> **EXERCISE**
Reproduce the entries below exactly, but leave the pictures out.

★ ★ ★ ★

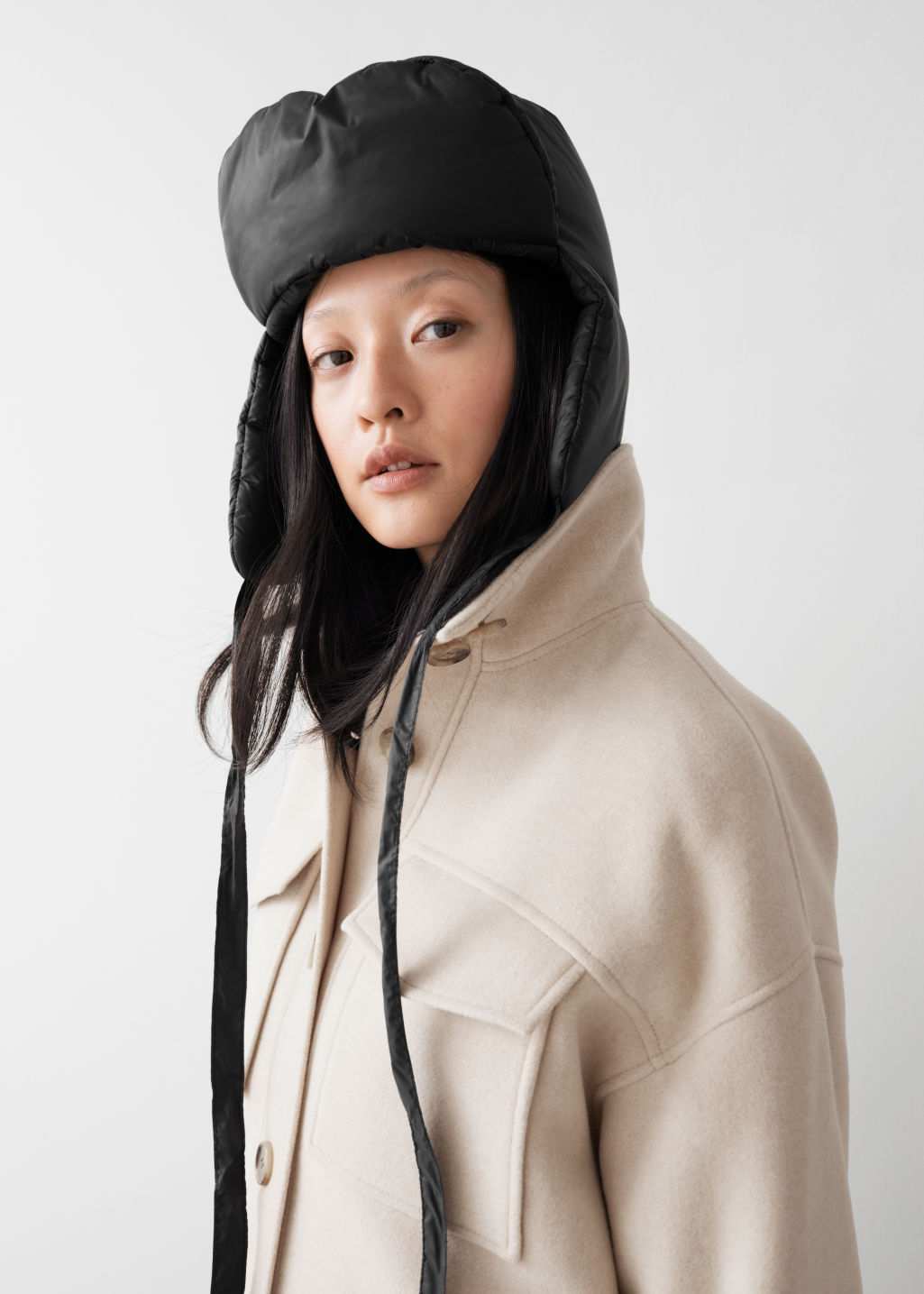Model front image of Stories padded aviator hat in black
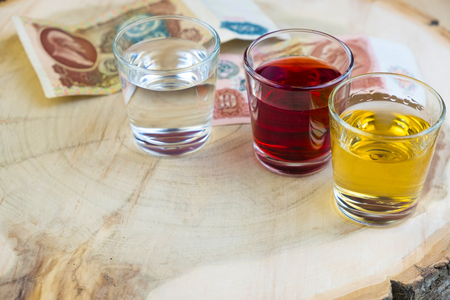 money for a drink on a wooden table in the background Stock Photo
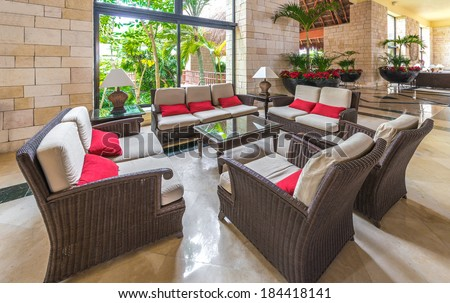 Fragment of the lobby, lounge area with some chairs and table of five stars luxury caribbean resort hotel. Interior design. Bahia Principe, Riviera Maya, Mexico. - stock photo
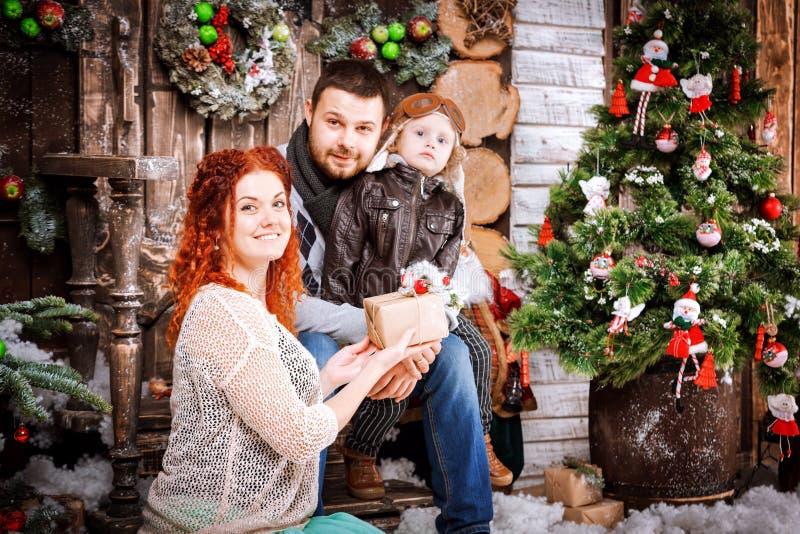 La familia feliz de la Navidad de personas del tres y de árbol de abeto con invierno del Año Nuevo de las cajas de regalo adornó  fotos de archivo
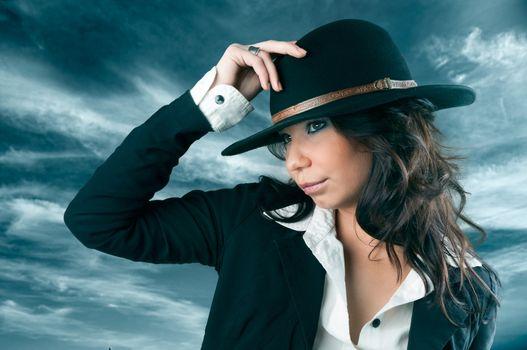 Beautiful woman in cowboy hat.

★ ★ ★ ★

> **RESULT**
Model front image of Stories padded aviator hat in black
 money for a drink on a wooden table in the background Stock Photo
 Fragment of the lobby, lounge area with some chairs and table of five stars luxury caribbean resort hotel. Interior design. Bahia Principe, Riviera Maya, Mexico. - stock photo
 La familia feliz de la Navidad de personas del tres y de árbol de abeto con invierno del Año Nuevo de las cajas de regalo adornó  fotos de archivo
 Beautiful woman in cowboy hat.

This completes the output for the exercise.